The issued capital of the Company is 3.450.000.000.000, -TL (three billion four hundred and fifty million Turkish Liras) and is divided into 345.000.000.000.000 (three hundred and forty five billion) shares with a nominal value of 1Kr (One Kurus) each. TL 1,483,990,044 (One billion four hundred and eighty-three million nine hundred and ninety-nine thousand forty-four Turkish Liras) of the capital was paid in cash by the shareholders, TL 1,516,916,779 (One billion five hundred and sixteen million nine hundred and sixteen thousand seven hundred and seventy-nine Turkish Liras) of the capital was transferred to the capital, TL 26,299. 008,-TL (Twenty-six million two hundred and sixty-two hundred and ninety-nine thousand and eighty-eight Turkish Liras) of the positive differences of capital restatement, TL 301,118,336 (Three hundred and one million one hundred and eighteen thousand three hundred and thirty-six) of the share premium, TL 121,675,833 (One hundred and twenty-twenty-two million six hundred and seventy-five thousand eight hundred and thirty-three) of the retained earnings were added to the capital.
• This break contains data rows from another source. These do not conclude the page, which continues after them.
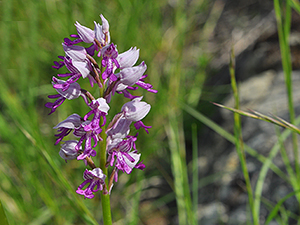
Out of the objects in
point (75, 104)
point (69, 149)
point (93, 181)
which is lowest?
point (93, 181)

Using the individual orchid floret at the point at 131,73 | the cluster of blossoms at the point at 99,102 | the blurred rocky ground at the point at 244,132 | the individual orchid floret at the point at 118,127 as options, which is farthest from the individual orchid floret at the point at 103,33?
the blurred rocky ground at the point at 244,132

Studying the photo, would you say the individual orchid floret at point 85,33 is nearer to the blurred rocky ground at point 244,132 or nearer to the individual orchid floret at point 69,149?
the individual orchid floret at point 69,149

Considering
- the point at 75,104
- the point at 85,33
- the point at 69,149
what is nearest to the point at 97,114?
the point at 69,149

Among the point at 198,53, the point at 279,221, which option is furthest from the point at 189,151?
the point at 198,53

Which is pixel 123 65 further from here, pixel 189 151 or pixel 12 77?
pixel 12 77

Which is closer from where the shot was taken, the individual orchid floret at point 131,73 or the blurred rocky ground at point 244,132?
the individual orchid floret at point 131,73

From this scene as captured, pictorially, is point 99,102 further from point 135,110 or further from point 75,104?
point 75,104

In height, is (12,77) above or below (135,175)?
above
The Company's shares are divided into A and B groups. The share groups representing the issued capital consist of TL 1,225,385,856.90 for 122,538,585,690.50 registered shares of Group A and TL 2,224,614,143.10 for 222,461,414,309.50 bearer shares of Group B. The transfer of registered shares cannot be restricted.
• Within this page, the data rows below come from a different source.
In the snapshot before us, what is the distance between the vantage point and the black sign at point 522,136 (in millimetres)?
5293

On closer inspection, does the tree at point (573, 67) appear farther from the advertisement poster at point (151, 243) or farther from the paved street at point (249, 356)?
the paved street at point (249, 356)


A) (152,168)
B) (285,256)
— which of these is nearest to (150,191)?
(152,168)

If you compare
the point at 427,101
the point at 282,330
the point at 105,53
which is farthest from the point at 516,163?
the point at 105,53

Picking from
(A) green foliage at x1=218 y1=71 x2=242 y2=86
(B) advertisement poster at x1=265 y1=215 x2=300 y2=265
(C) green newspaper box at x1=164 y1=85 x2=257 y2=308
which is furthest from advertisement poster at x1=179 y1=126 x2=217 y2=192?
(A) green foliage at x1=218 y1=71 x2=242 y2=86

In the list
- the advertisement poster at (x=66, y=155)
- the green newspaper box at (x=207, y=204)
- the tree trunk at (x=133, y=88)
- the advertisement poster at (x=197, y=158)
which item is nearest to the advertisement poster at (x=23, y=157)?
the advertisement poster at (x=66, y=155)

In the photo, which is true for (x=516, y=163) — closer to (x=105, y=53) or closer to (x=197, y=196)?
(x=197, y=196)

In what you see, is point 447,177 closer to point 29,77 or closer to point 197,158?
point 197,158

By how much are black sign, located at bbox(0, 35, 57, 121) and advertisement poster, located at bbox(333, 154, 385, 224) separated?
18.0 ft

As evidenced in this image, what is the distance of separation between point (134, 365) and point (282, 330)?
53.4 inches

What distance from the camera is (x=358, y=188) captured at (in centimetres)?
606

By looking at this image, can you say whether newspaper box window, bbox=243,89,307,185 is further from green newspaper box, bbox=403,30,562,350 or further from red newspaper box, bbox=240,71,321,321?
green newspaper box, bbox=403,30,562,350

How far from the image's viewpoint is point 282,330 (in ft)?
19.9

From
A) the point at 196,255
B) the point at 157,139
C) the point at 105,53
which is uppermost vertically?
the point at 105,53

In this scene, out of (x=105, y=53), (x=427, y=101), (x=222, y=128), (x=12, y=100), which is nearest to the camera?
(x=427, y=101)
The Board of Directors is authorized to increase the issued capital by issuing shares up to the registered capital ceiling between 2025 and 2029 in accordance with the provisions of the Capital Markets Law and the regulations of the Capital Markets Board and to take decisions on limiting the right of shareholders to purchase new shares and to issue privileged shares or shares above or below their nominal value within the provisions of the capital markets legislation. The authorization to restrict the right to purchase new shares may not be used in a manner that may lead to inequality among shareholders. In the election of the members of the Board of Directors, each Group A share has 15 (fifteen) voting rights and each Group B share has 1 (one) voting right. In capital increases, new Group A shares will be issued in exchange for Group A shares and new Group B shares will be issued in exchange for Group B shares. However, if the Board of Directors restricts the shareholders' right to purchase new shares, all new shares to be issued shall be issued as Group B and bearer shares. The amount of issued capital must be shown in the documents in which the Company's title is used.
No shares granting privileges other than the shares granting voting privileges in the election of the members of the Board of Directors may be issued. Shares representing the capital shall be monitored in dematerialized form within the framework of dematerialization principles. In capital increases of the Company, assets deemed appropriate to be included in the portfolio by the Capital Markets Board may be added as capital in kind. The procedures and principles regarding the valuation of these assets shall be determined by the Capital Markets Board. Shares issued against capital in kind may be offered to the public within the framework of the principles determined by the Capital Markets Board. The decision on capital increase in kind can only be taken at the General Assembly. Transfer of shares is subject to the provisions of the Turkish Commercial Code and Capital Markets legislation.